→ **Task data**:
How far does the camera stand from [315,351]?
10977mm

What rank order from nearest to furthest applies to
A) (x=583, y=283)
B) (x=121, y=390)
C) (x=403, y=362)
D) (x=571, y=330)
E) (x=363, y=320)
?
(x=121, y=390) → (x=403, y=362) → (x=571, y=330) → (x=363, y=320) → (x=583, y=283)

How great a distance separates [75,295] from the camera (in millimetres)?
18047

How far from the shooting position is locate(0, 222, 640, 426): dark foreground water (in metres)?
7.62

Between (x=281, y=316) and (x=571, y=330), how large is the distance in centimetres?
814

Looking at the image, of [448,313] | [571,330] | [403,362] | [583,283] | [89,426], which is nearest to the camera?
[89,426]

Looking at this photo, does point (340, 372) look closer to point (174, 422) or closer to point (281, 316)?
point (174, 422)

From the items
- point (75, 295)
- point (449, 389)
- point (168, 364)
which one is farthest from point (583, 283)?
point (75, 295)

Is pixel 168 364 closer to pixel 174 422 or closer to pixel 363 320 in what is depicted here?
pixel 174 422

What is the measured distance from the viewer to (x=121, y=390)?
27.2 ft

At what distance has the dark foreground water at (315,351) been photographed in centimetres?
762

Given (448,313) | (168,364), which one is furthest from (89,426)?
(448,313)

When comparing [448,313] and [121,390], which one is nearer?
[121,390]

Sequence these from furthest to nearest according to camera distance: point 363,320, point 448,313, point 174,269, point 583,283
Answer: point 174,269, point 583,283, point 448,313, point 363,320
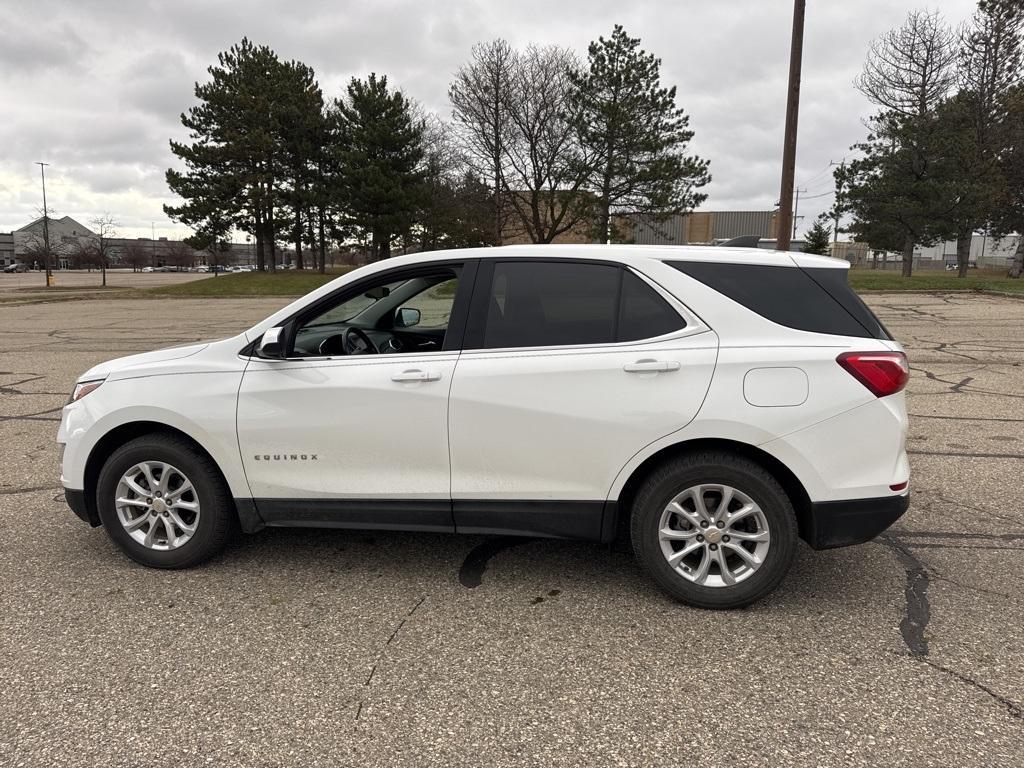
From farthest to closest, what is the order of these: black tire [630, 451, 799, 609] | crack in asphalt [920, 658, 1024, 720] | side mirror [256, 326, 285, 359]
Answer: side mirror [256, 326, 285, 359] < black tire [630, 451, 799, 609] < crack in asphalt [920, 658, 1024, 720]

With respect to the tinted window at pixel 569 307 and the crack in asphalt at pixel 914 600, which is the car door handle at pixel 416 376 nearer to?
the tinted window at pixel 569 307

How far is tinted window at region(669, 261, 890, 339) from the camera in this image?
3104 millimetres

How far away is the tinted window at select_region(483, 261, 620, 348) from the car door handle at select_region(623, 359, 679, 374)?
19cm

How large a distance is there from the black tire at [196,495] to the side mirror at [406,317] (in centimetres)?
162

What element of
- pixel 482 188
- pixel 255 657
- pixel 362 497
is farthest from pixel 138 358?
pixel 482 188

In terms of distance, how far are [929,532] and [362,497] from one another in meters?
3.24

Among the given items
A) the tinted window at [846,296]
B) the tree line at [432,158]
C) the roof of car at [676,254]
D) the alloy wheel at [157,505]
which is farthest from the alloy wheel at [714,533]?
the tree line at [432,158]

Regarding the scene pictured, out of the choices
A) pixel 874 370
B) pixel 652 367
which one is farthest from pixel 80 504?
pixel 874 370

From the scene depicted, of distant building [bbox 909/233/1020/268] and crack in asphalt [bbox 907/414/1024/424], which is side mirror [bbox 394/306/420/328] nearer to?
crack in asphalt [bbox 907/414/1024/424]

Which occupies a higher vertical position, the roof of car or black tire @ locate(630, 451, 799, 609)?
the roof of car

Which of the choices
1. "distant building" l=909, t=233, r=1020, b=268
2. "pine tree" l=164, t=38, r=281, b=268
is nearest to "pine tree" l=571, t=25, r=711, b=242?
"pine tree" l=164, t=38, r=281, b=268

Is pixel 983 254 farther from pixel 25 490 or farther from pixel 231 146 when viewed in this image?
pixel 25 490

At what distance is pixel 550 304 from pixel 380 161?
3903 cm

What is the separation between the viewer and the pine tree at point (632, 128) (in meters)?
33.5
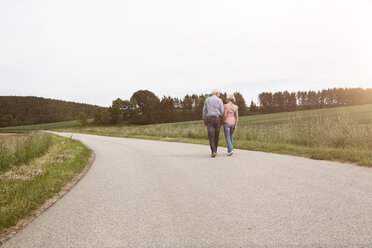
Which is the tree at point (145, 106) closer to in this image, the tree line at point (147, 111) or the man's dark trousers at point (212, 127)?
the tree line at point (147, 111)

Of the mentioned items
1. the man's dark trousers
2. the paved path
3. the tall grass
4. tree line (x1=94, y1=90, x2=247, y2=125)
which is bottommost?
the paved path

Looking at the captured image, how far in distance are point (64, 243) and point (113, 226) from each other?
574 millimetres

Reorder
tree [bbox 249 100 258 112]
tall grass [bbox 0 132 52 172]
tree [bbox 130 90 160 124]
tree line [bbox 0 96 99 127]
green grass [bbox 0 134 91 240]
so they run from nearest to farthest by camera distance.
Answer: green grass [bbox 0 134 91 240]
tall grass [bbox 0 132 52 172]
tree [bbox 130 90 160 124]
tree [bbox 249 100 258 112]
tree line [bbox 0 96 99 127]

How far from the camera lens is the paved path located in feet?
9.19

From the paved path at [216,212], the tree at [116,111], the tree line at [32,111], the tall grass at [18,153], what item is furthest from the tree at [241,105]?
the paved path at [216,212]

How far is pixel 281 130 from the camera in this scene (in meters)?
13.7

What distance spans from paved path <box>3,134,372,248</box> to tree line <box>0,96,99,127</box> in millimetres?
103089

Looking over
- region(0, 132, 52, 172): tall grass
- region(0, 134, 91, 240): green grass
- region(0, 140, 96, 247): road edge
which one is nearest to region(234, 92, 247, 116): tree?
region(0, 132, 52, 172): tall grass

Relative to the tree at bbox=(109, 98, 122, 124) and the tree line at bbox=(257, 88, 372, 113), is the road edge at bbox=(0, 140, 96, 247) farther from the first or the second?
the tree line at bbox=(257, 88, 372, 113)

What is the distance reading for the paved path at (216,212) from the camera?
2.80 metres

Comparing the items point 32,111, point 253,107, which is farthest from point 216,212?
point 32,111

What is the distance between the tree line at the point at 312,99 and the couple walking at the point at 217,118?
319 feet

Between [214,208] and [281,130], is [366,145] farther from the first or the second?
[214,208]

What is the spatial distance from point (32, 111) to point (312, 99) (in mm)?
121733
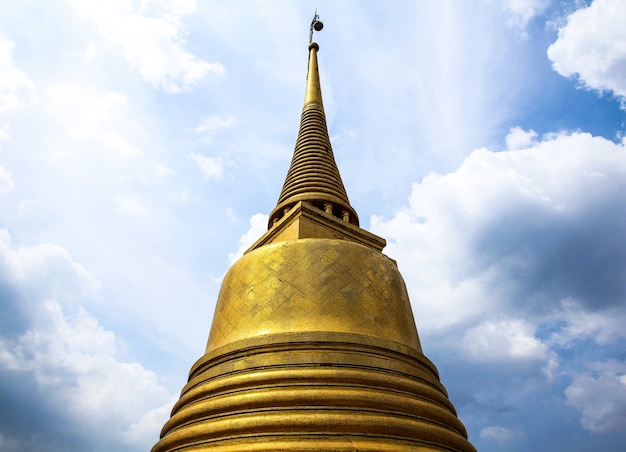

→ **Exercise goal**: Pick out every line in the records above that contains the word "building", treating uppercase and lowercase as different, and copy each of those lines.

→ **Written solution**:
From the scene depicted, of distant building [bbox 909/233/1020/268] and crack in asphalt [bbox 907/414/1024/424], which is side mirror [bbox 394/306/420/328] nearer to?
1. "distant building" l=909, t=233, r=1020, b=268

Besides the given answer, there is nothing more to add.